All of this contributes to a further decline in the total assessed value of real estate in City A, which means that the tax rate on the remaining property owners increases again in order for the school district to continue to collect its $1.5 million levy. That means the property taxes on my factory increase again.

Let’s assume that NUCO is looking to build a new factory. They have their site consultants evaluate various locations, including City A. They note that City A has rising property tax rates and when they compare property taxes in City A to other locations, they conclude that they could save money by locating in City B. As more companies make the same decision, jobs become scarcer. With fewer jobs in City A, more people move away. As the downward spiral continues, the property taxes continue to increase on my factory and City A continues to become more impoverished. Eventually I reach a point where I decide to move my factory out of City A.

This is a very simplistic example, but it illustrates what has happened and continues to happen in many areas in Illinois. The property tax system can contribute to an area’s downward spiral into poverty and make it more difficult to reverse that downward spiral.

## Questions on the material
(1) In the property tax excerpt, shorten the paragraph beginning "Let’s assume that NUCO" into a brief list that keeps its main facts.
(2) According to the property tax excerpt, how large is the levy the school district collects?
(3) Return everything from "All of this" down to "factory increase again." in the property tax excerpt, copied word for word.

## Material provided
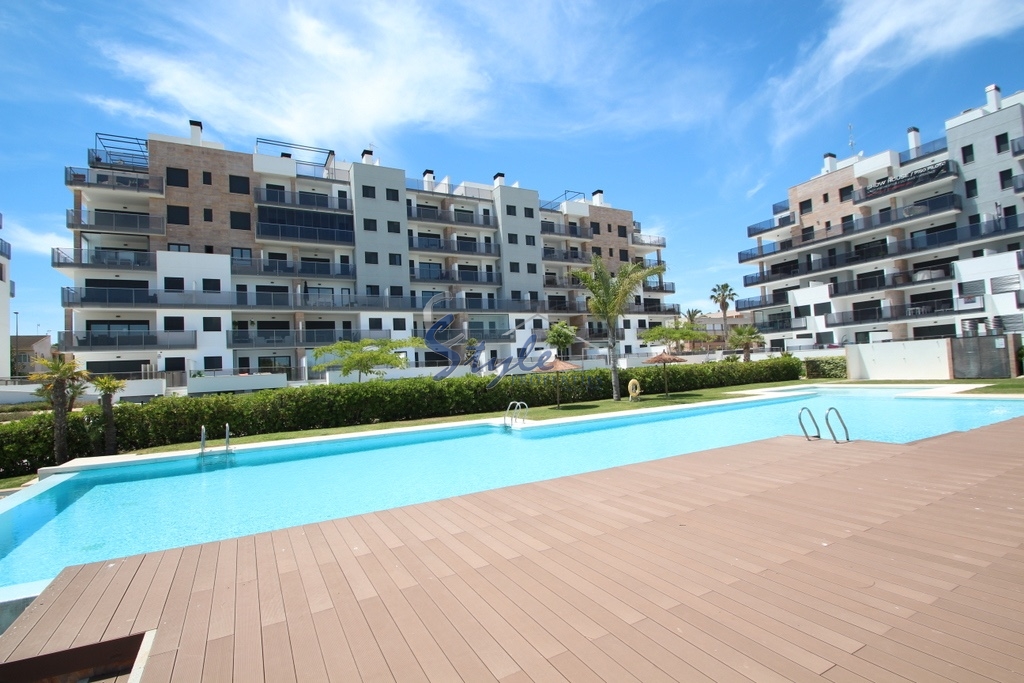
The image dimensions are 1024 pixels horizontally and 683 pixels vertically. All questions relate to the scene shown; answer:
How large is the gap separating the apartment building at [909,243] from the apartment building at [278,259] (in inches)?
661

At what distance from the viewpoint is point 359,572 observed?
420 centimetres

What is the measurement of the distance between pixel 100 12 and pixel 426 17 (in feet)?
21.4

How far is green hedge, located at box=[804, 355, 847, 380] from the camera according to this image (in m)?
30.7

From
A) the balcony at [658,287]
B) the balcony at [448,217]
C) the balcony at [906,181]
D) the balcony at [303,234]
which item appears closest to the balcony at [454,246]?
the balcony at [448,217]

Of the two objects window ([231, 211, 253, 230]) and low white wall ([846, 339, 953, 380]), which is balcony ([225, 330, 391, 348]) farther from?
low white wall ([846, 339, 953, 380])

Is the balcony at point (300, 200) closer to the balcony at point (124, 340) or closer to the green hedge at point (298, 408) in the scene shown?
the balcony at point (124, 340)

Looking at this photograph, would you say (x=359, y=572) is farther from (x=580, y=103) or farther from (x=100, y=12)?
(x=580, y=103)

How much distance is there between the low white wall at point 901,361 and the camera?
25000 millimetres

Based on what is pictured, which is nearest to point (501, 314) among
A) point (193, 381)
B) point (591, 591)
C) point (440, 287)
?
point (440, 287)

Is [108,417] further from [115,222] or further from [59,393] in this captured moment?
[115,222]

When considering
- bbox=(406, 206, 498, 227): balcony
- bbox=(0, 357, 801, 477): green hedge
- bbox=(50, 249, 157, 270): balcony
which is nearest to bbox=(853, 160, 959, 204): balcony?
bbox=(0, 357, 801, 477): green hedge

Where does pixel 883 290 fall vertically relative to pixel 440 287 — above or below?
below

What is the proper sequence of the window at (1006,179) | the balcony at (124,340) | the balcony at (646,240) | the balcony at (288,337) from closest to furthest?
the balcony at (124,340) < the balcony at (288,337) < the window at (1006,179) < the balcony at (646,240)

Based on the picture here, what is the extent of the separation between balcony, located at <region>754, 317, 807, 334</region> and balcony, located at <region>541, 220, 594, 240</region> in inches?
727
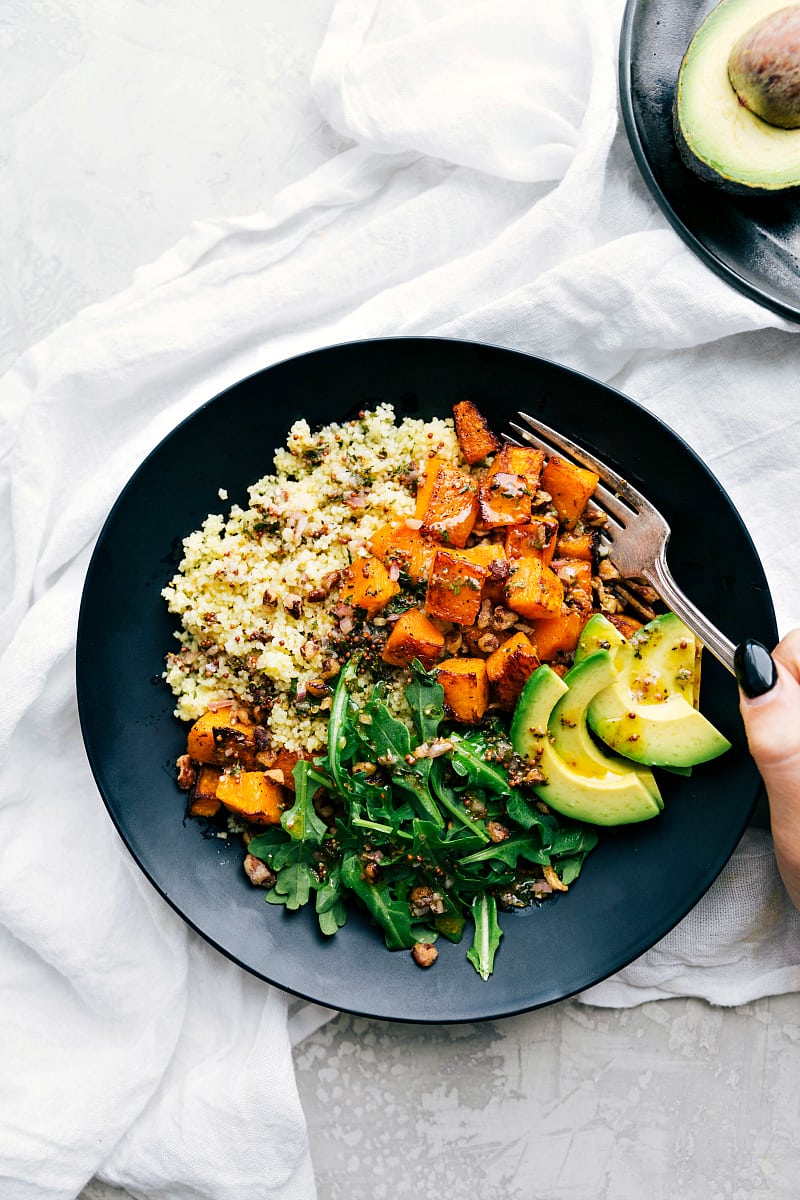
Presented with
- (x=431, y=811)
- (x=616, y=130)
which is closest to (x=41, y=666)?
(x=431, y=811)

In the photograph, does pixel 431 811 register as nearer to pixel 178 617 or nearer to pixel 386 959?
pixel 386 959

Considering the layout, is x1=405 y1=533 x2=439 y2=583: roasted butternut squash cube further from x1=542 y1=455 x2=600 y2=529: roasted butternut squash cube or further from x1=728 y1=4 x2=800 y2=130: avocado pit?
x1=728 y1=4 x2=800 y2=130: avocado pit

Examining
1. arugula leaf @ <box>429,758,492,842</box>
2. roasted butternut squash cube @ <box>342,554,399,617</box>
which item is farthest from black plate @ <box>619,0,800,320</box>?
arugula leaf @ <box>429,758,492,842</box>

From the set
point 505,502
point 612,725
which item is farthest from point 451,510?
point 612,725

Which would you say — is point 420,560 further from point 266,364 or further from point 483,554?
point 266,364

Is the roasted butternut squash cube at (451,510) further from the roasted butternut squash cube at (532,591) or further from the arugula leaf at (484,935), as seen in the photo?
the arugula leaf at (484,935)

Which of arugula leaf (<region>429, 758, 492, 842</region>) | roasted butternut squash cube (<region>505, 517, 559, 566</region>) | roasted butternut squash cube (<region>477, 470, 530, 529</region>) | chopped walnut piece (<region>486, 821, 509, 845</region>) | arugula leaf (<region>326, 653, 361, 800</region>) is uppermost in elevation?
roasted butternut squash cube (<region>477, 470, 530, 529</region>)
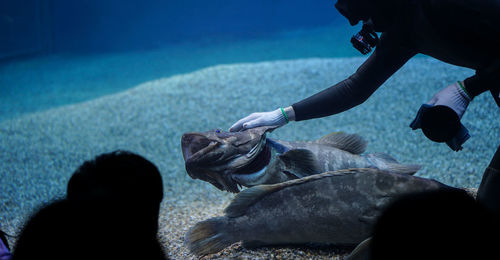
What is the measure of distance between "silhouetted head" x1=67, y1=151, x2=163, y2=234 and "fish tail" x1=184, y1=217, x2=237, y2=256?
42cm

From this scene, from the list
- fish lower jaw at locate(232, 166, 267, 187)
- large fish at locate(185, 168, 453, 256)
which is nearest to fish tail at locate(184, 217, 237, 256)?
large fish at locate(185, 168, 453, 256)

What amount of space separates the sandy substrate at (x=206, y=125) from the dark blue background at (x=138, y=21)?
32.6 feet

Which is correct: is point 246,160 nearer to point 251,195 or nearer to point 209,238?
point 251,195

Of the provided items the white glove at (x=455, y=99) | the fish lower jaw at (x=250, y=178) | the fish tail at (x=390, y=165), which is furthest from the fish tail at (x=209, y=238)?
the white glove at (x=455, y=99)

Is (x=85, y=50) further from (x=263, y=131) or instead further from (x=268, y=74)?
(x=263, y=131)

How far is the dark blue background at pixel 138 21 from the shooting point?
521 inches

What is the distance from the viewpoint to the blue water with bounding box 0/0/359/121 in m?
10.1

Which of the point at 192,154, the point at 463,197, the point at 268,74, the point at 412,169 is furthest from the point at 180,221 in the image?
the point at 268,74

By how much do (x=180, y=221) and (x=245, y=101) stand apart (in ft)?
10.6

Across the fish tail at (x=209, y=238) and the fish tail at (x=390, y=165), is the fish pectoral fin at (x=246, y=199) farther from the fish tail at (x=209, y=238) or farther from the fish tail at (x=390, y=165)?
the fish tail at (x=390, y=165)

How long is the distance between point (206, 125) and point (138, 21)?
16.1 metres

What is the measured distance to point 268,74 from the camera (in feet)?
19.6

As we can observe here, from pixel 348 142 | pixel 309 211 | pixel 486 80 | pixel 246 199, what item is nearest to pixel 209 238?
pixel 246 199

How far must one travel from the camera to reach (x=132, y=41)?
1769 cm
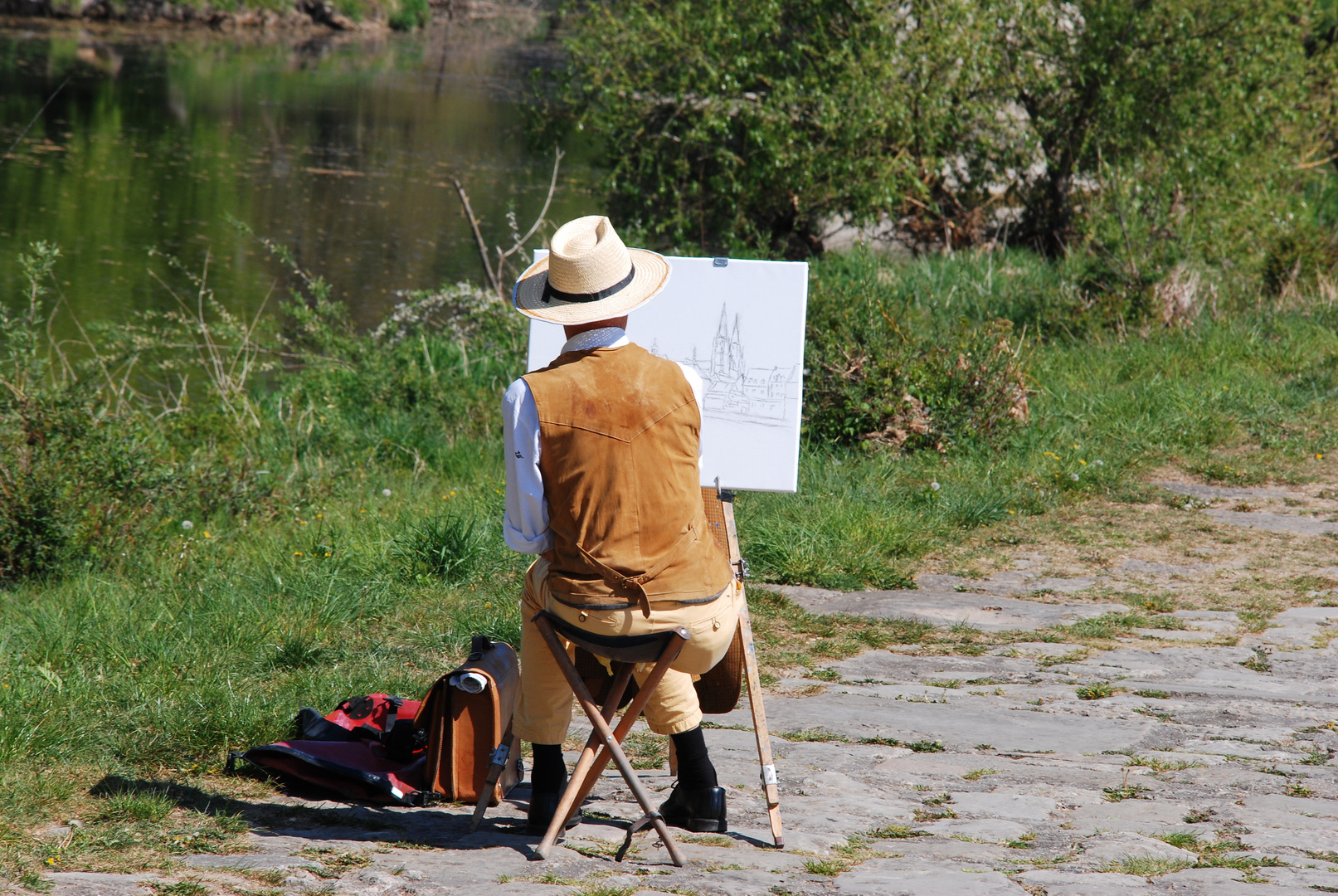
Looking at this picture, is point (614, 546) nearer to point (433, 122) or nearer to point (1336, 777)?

## Your responses
(1)
- NUCO plans a new factory, and its site consultants evaluate several locations, including City A.
- They find City A's property tax rates rising and conclude NUCO could save money in City B.
- As more companies decide the same way, jobs in City A grow scarcer and more people move away.
- The spiral continues: property taxes on the factory keep rising and City A grows poorer.
- Eventually the factory owner decides to move out of City A.

(2) $1.5 million.

(3)
All of this contributes to a further decline in the total assessed value of real estate in City A, which means that the tax rate on the remaining property owners increases again in order for the school district to continue to collect its $1.5 million levy. That means the property taxes on my factory increase again.